Das war zunächst der letzte Akt einer Schmierenkomödie, die voraussichtlich in ein paar Monaten fortgesetzt wird, wenn das Event 30 Jahre Deutscher Herbst zelebriert wird. Die exorzistisch anmutende Austreibung hässlichen Denkens wird weitergehen; je mehr die Aktivitäten der RAF in die Vergangenheit rücken, desto stärker werden staatsfeindliche Gedanken zum Objekt staatlicher und massenmedialer Aufmerksamkeit werden. Auf die Frage, wen sie als „Terroristen“ bezeichne, antwortete kürzlich in einem Interview die oberste Strafverfolgerin des Landes: „Ein Terrorist ist jemand, der die Grundfesten des Staates berührt, indem er mit Gewalt unsere demokratische Grundordnung angreifen will.“ [10] Auf das Wollen kommt es also an. Das ist im staatlichen Sinne durchaus konsequent, denn wer die bestehenden Verhältnisse tatsächlich im emanzipatorischen Sinne umstürzen wollte, wäre mit der problematischen Frage der Gewalt schon deshalb konfrontiert, weil er sich der historisch bestätigten Tatsache, dass bestehende Staaten zu allen ihnen zur Verfügung stehen Mitteln greifen werden, um die bestehende Ordnung zu erhalten, nicht entziehen könnte. Er wäre freilich auch mit dem Problem konfrontiert, auf die notwendigerweise in Erscheinung tretende staatliche Gewalt völlig anders reagieren zu müssen als durch die Übernahme der Charaktermasken von „Soldaten, Richtern und Henkern“, für die sich die RAF unseligerweise entschieden hatte.
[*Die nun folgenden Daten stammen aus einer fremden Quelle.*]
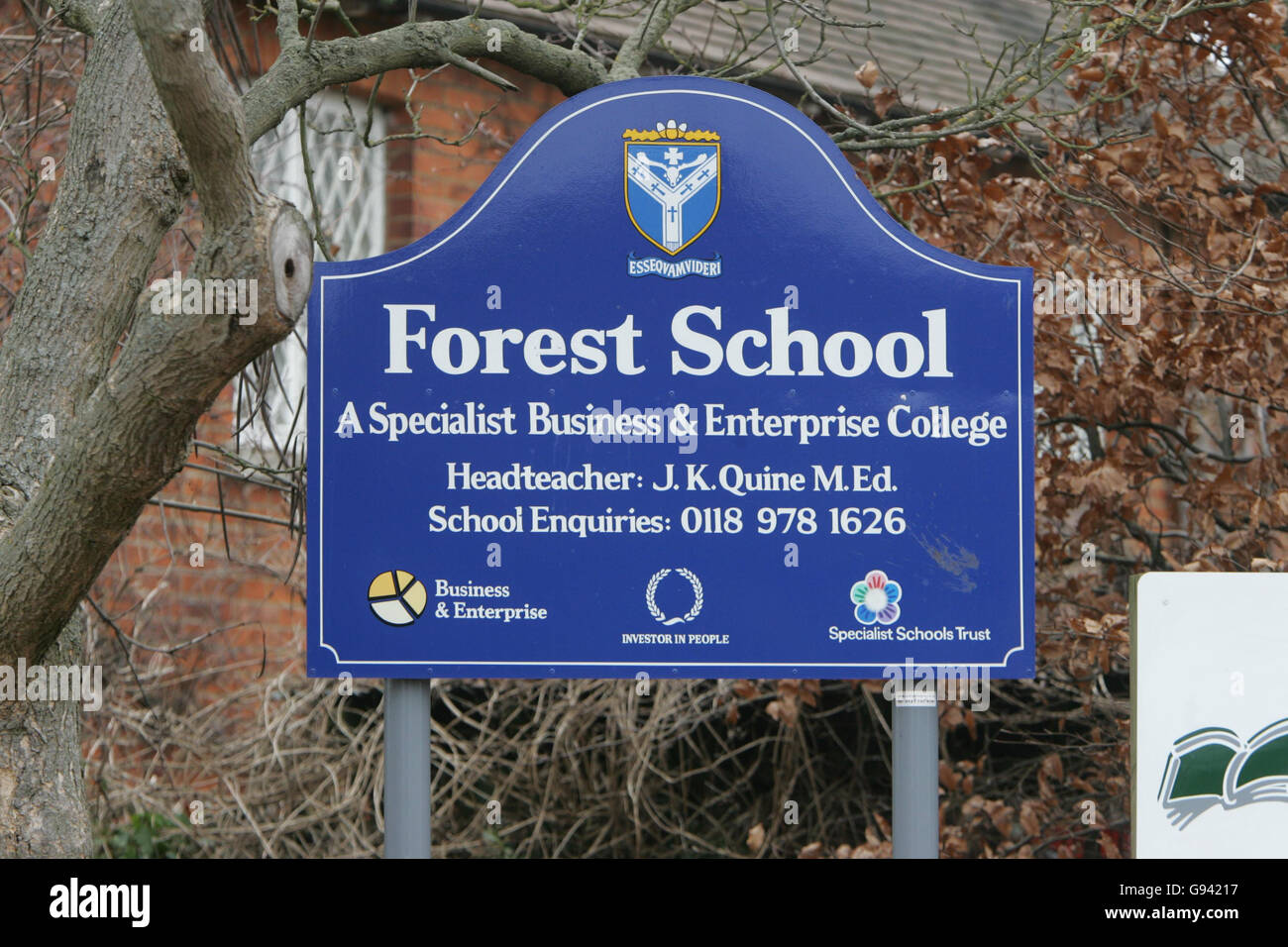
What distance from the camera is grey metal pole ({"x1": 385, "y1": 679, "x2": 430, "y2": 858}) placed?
130 inches

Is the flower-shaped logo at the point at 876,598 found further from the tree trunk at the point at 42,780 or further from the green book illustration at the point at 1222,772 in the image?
the tree trunk at the point at 42,780

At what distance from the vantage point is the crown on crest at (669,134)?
3342 mm

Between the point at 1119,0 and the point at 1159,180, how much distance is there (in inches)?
26.6

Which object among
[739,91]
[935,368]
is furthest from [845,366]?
[739,91]

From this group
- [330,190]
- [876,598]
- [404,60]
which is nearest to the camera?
[876,598]

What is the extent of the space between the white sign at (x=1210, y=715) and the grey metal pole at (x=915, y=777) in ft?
1.45

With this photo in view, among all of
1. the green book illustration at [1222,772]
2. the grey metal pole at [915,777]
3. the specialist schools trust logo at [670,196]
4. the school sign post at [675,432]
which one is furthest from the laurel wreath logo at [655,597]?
the green book illustration at [1222,772]

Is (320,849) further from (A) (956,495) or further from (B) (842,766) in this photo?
(A) (956,495)

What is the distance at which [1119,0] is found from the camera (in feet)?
16.7

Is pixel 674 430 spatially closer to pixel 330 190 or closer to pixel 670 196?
pixel 670 196

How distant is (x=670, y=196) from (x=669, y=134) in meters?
0.15

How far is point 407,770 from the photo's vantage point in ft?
10.8

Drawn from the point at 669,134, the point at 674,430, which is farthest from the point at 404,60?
the point at 674,430
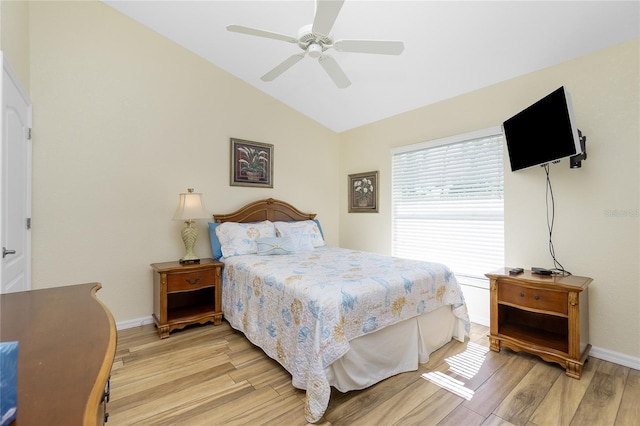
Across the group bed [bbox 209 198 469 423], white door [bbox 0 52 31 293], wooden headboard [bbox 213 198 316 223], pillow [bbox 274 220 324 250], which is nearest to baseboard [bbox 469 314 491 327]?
bed [bbox 209 198 469 423]

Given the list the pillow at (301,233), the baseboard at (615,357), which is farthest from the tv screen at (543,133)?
the pillow at (301,233)

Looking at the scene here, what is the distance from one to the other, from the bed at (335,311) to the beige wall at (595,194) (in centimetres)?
101

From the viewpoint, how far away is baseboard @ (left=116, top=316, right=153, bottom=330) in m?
3.02

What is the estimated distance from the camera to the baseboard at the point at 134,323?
3.02 m

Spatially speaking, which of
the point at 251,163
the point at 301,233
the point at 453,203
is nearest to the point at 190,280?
the point at 301,233

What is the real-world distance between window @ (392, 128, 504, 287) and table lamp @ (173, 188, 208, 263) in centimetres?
251

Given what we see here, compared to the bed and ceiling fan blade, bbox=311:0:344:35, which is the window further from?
ceiling fan blade, bbox=311:0:344:35

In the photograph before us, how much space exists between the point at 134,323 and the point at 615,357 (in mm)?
4401

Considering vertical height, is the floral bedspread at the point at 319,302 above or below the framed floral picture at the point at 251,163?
below

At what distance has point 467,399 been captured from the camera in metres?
1.91

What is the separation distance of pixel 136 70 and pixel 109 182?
1223mm

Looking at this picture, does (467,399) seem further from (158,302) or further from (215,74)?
(215,74)

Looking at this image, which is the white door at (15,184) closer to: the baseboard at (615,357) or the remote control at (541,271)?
the remote control at (541,271)

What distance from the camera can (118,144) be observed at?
3006 mm
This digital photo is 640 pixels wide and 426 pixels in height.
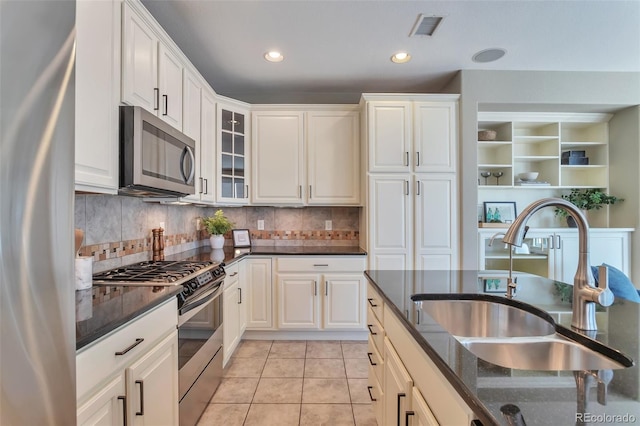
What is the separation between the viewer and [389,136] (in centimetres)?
297

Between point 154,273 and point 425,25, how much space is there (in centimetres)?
258

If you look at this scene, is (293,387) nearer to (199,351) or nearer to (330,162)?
(199,351)

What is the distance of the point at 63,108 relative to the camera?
624 millimetres

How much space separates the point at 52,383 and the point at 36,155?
0.46m

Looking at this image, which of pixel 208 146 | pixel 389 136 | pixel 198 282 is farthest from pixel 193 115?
pixel 389 136

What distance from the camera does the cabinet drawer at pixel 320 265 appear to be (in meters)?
2.93

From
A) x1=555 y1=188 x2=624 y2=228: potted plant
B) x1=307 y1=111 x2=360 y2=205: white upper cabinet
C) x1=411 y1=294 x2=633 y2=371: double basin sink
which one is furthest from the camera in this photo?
x1=555 y1=188 x2=624 y2=228: potted plant

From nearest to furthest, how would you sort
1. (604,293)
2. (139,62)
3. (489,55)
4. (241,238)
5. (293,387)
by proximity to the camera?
(604,293), (139,62), (293,387), (489,55), (241,238)

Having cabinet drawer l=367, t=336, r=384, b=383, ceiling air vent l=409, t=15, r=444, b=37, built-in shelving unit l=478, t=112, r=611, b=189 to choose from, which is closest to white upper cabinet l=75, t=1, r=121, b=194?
cabinet drawer l=367, t=336, r=384, b=383

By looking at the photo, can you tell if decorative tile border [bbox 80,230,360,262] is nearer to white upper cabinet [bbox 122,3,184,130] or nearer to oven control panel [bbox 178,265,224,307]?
oven control panel [bbox 178,265,224,307]

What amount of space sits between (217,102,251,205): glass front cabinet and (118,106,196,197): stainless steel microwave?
947mm

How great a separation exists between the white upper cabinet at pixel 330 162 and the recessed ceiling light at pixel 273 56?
2.16 ft

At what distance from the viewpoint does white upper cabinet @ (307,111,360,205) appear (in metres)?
3.19

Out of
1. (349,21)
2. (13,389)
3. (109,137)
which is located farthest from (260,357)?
(349,21)
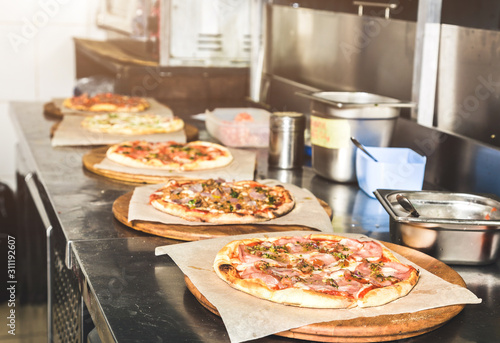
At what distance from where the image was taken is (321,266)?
1.45 m

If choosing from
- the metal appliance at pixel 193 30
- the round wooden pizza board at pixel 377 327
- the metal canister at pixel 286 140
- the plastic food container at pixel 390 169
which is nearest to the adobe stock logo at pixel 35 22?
the metal appliance at pixel 193 30

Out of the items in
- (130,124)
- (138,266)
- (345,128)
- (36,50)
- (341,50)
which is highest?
(341,50)

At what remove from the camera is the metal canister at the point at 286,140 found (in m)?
2.53

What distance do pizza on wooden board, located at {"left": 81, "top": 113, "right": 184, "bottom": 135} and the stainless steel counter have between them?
0.41m

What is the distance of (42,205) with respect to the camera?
2338mm

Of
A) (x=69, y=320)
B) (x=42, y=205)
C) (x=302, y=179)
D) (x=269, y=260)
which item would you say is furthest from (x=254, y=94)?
(x=269, y=260)

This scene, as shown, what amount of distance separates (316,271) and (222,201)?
58cm

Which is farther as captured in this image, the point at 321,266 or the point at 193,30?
the point at 193,30

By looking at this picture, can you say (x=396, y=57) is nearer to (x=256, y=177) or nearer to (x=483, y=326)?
(x=256, y=177)

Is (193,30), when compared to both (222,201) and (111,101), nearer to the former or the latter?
(111,101)

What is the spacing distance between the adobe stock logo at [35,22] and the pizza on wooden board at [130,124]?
7.86 ft

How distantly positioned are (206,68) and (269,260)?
8.89ft

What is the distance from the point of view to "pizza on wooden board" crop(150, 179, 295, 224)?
183 centimetres

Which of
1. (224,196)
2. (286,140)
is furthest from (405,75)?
(224,196)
Die hatte sich schließlich darin so wohl gefühlt, dass ihr sogar die Übernahme einer traditionellen Leidenschaft der Bewohner des Landes, dessen Staat sie bekämpfen wollte, nicht schwer fiel: den Antisemitismus als Antizionismus, ein seinerzeit von der gesamten Linken des Landes halluziniertes „sozialrevolutionäres“ Projekt. Dass ihr diese Annäherung an das Kollektivbewusstsein des Landes nicht zugute gehalten wird und dass nun ehemalige Linke mit dem Verweis auf diese tatsächliche „Schande“ eine altbekannte Erkenntnis über Elchkritiker bestätigen, sind andere Kapitel dieser Geschichte.


Anmerkungen:

[1] Caroline Fetscher, Schuld und Bühne. In dieser Woche entscheidet der Bundespräsident, ob der RAF-Terrorist Klar begnadigt wird, in: Der Tagesspiegel, 07.05.2007.
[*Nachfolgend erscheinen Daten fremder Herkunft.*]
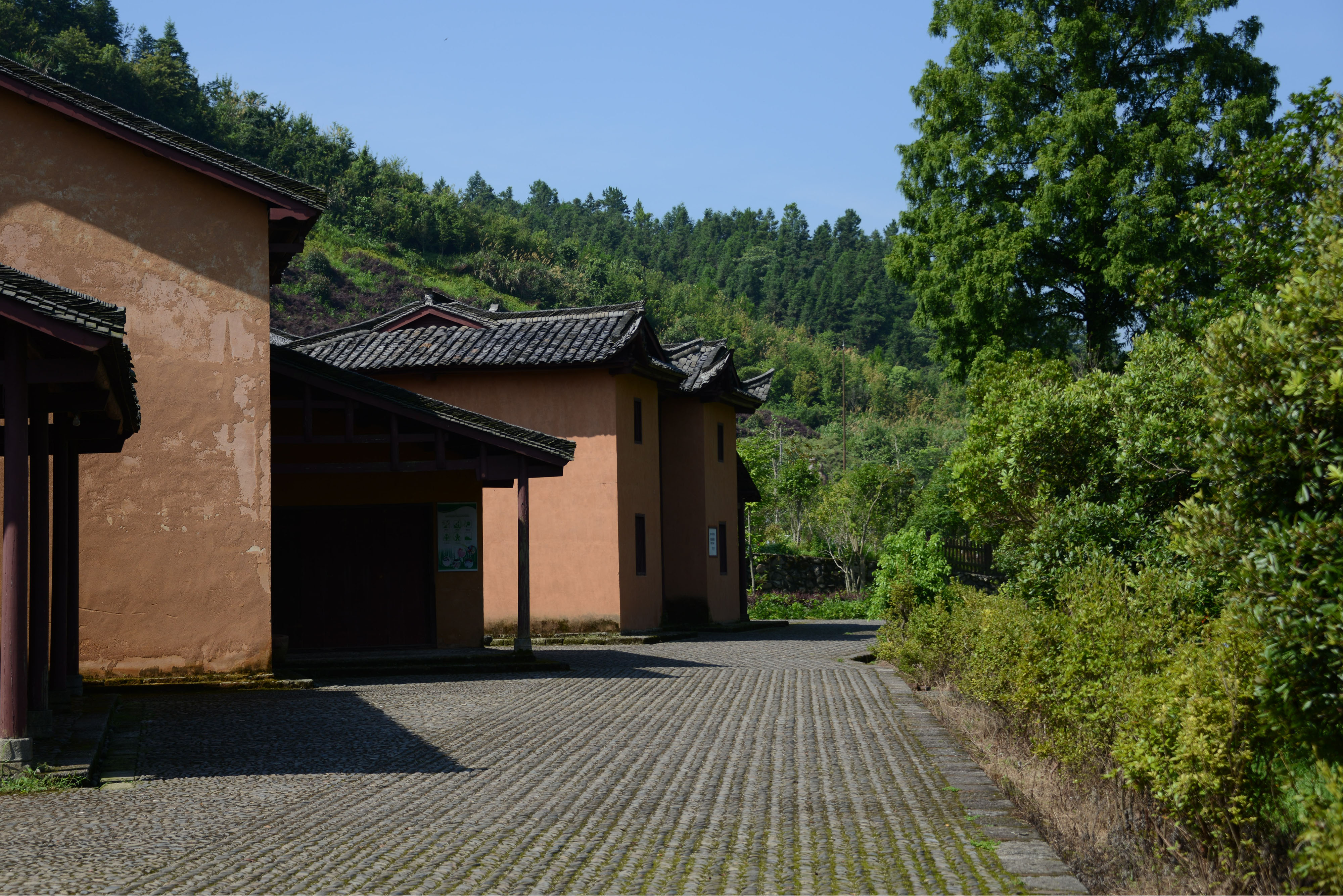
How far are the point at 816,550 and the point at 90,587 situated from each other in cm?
2922

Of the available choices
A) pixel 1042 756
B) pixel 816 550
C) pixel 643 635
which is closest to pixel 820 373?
pixel 816 550

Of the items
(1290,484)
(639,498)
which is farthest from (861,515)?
(1290,484)

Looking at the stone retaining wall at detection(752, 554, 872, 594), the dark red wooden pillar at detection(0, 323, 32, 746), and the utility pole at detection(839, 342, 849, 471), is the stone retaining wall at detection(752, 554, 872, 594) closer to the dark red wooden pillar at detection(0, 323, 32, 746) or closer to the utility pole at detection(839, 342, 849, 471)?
the utility pole at detection(839, 342, 849, 471)

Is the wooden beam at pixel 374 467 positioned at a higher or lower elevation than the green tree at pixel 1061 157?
lower

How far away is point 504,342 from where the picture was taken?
21.8 meters

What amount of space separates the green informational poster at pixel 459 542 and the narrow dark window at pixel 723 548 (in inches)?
372

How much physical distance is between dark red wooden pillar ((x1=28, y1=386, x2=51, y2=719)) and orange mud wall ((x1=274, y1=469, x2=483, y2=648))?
7321 millimetres

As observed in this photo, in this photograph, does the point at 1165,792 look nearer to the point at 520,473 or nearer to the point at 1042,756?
the point at 1042,756

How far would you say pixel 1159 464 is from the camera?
9.49 m

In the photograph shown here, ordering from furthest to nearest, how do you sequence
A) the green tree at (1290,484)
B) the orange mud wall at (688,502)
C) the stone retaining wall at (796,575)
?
1. the stone retaining wall at (796,575)
2. the orange mud wall at (688,502)
3. the green tree at (1290,484)

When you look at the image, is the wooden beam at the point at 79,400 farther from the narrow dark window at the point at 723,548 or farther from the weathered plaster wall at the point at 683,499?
the narrow dark window at the point at 723,548

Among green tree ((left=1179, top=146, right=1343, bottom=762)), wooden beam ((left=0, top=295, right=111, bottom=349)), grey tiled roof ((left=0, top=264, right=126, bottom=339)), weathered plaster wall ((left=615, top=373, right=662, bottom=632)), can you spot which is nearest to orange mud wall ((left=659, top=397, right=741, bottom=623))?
weathered plaster wall ((left=615, top=373, right=662, bottom=632))

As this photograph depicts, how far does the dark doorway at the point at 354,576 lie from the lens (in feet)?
57.2

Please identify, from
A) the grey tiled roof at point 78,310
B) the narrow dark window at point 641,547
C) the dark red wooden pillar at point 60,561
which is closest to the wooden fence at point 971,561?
the narrow dark window at point 641,547
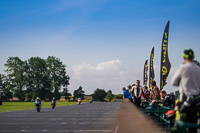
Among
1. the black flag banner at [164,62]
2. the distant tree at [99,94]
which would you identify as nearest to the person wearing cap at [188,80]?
the black flag banner at [164,62]

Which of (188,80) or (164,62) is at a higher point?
(164,62)

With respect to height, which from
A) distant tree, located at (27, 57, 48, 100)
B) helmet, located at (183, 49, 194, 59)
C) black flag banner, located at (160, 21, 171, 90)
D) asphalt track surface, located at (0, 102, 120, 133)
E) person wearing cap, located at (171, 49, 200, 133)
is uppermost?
distant tree, located at (27, 57, 48, 100)

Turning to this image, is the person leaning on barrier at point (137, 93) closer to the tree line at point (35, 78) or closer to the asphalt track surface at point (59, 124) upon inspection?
the asphalt track surface at point (59, 124)

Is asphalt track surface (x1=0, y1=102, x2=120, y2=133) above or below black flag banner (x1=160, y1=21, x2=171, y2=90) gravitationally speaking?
below

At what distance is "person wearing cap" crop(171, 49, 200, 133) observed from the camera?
14.8ft

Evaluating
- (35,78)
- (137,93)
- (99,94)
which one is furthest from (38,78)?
(137,93)

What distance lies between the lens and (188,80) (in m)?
4.54

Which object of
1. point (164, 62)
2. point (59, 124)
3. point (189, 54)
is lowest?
point (59, 124)

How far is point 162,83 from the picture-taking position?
62.7ft

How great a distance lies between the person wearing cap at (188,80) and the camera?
14.8 feet

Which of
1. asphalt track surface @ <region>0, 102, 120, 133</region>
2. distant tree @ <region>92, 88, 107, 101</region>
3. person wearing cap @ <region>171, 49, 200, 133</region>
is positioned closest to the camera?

[2] Ulrich Greiner, Klammheimliche Freunde. Die sechziger und siebziger Jahre erscheinen heute ferner als das alte Rom. Warum damals so viele Bürgerkinder mit der RAF sympathisierten, in: Die Zeit, 20.03.2007.

[3] Klaus Walter, Gewalt liegt in der Luft. 30 Jahre nach den Kugeln auf Siegfried Buback: Rekonstruktion, Erinnerung, Re-Lektüre. Was ist aus dem Cultural Gap geworden, der die damalige Revolte ermöglichte? Vor welchem Erfahrungshorizont wird heute über die RAF gesprochen?, in: Die Tageszeitung, 07./08./09.04.2007.
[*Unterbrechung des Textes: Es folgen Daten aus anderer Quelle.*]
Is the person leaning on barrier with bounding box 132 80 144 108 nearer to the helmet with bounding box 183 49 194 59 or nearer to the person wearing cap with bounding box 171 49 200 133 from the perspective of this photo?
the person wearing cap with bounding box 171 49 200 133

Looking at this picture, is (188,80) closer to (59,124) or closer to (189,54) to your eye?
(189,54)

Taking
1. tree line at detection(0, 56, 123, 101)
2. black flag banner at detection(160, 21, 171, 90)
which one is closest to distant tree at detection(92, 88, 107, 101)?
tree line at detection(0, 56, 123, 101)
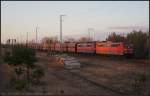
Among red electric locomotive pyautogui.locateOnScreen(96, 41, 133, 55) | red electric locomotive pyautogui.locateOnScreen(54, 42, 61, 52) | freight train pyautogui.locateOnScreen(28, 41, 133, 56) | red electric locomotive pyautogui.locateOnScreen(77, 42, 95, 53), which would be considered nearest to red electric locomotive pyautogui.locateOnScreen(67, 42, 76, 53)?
freight train pyautogui.locateOnScreen(28, 41, 133, 56)

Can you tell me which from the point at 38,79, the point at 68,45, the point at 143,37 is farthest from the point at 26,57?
the point at 68,45

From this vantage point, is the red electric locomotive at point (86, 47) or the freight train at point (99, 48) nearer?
the freight train at point (99, 48)

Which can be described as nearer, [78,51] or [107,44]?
[107,44]

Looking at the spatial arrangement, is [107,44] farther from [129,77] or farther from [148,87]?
[148,87]

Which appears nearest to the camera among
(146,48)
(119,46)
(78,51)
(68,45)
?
(119,46)

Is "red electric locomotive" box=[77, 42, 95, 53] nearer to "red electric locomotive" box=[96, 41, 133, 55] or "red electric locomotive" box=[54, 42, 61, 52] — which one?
"red electric locomotive" box=[96, 41, 133, 55]

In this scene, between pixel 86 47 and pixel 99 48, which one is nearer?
pixel 99 48

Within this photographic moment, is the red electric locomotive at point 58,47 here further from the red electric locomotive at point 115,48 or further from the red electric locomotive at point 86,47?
the red electric locomotive at point 115,48

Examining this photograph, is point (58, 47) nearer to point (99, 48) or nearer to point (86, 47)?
point (86, 47)

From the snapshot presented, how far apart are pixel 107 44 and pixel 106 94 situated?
3542 centimetres

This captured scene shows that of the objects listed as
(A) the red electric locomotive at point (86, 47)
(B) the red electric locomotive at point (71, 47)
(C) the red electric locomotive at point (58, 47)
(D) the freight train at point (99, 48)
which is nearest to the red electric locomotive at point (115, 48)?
(D) the freight train at point (99, 48)

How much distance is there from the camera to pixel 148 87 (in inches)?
766

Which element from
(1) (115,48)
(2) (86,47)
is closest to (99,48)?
(2) (86,47)

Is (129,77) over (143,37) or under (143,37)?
under
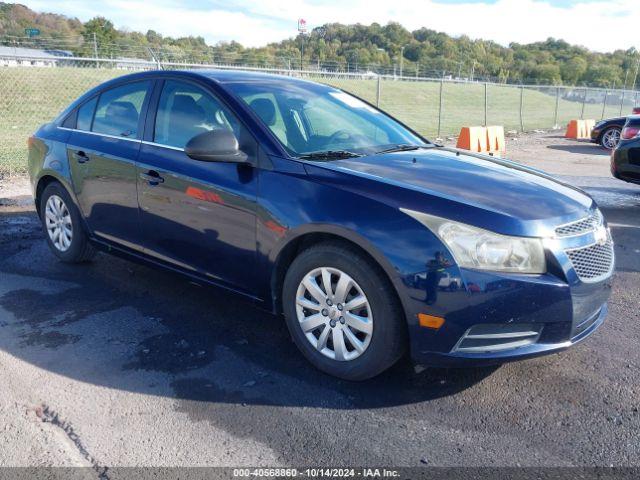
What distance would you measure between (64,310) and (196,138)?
1723 millimetres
[4] Diese Auffassung wird heutzutage zwar noch gelegentlich geäußert, gepflegt wird sie jedoch nur noch von den traditionellen und nicht mehr ganz zeitgemäßen „Rechten“. In der Welt vom 28.04.2007 kommentiert ein Ernst Cramer: „Man vergisst ob der derzeitigen Debatte [...] allzu gern, dass es in Deutschland im vergangenen Jahrhundert dreimal darum ging, die Humanität außer Kraft zu setzen; dass sich immer wieder Gruppen das Recht herausnahmen, über das Leben anderer zu bestimmen. Zum ersten Mal war es der Staat selbst, der solche Beschlüsse fasste und Millionen Menschen ermordete. Dann maßte sich das Regime in der DDR an, ähnliche Entscheidungen zu treffen. Auch die Rote Armee Fraktion glaubte, durch Morden die Welt verändern zu können.“ (Hervorhebungen von mir, HP)

[5] Frank Jansen, Auf der Such nach der neuen Linken. Der Protest gegen den G-8-Gipfel hat viele Facetten. Glaubwürdig ist nur, wer sich klar von Gewalt distanziert, in: Der Tagesspiegel, 27./28.05.2007.

[6] Frankfurter Allgemeine Zeitung, 08.05.2007.

[7] Zitiert nach Leipziger Volkszeitung, 07.05.2007.

[8] Dass Klars Antiimperialismus eher als sozialdemokratisch im Sinne eines Franz Müntefering oder Kurt Beck, denn als kommunistisch zu bewerten ist, würde nur dann eine Rolle spielen, wenn er von Politik und Medien für die mangelnde Radikalität seiner Kapitalismuskritik gerüffelt worden wäre. Die Empörung richtete sich aber dagegen, dass er es überhaupt wagte, die gegenwärtige Gesellschaftsform zu kritisieren.

[9] Frankfurter Allgemeine Zeitung, 08.05.2007.

[10] Interview mit Generalbundesanwältin Harms in Der Spiegel, 22/2007, S. 40 ff.